Maybe you can also try (this would just do the weights, not the entire worker’s pickled state):

local_weights = trainer.workers.local_worker().get_weights()
trainer.workers.foreach_worker(lambda worker: worker.set_weights(local_weights))
1 Like

Hi @george_sk,

Out of interest, how are you storing and sampling your menagerie? How many historical policies do you store in it, and does the number you store have any impact on performance?

I’m using RLlib’s multiagent config to store a few and then only train one policy.

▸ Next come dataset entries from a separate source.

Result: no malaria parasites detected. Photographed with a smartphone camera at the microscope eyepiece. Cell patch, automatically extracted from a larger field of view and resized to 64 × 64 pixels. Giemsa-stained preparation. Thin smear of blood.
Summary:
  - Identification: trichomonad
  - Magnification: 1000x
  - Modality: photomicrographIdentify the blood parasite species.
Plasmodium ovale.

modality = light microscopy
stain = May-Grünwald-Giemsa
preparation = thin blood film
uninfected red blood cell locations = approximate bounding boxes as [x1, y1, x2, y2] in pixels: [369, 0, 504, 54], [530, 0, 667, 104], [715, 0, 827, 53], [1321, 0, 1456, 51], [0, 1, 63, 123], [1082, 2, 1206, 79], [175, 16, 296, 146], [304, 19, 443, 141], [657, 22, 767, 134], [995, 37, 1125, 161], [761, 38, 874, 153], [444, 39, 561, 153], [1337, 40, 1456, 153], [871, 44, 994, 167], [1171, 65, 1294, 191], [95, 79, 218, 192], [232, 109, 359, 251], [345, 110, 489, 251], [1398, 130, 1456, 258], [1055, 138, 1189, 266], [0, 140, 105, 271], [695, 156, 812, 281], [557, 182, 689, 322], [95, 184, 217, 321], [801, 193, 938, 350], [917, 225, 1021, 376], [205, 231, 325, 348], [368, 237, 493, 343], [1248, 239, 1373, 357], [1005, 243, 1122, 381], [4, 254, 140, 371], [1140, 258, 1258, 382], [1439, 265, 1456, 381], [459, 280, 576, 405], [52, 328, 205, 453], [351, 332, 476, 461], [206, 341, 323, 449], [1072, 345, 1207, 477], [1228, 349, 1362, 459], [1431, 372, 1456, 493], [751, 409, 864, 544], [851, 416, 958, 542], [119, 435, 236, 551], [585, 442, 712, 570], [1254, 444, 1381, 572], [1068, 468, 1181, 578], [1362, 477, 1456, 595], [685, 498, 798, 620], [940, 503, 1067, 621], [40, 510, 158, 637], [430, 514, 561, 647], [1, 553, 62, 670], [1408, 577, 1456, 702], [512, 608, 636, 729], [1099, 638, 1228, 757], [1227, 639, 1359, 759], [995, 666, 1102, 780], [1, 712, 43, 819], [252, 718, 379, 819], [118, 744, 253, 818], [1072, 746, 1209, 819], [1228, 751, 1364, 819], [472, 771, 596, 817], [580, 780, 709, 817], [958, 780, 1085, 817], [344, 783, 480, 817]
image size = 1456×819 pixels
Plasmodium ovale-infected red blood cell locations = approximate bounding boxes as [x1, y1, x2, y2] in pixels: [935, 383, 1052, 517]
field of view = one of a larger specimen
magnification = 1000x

fwiw I use the trainer.set_weights function when shifting the weights about, and then push the local weights I’ve just changed to all the workers as Sven described.

cheers,

Rory

Hi @Rory ,

I am using a dictionary where I store the weights in the on_train_result callback and I select a value that I use in the set_weights (I have two policies). As for the number I have 10 previous weights, but I am still searching for the best performance. I think that it depends also on the environment you use and there is no general answer. I use uniform sampling, but again this is something you can play with.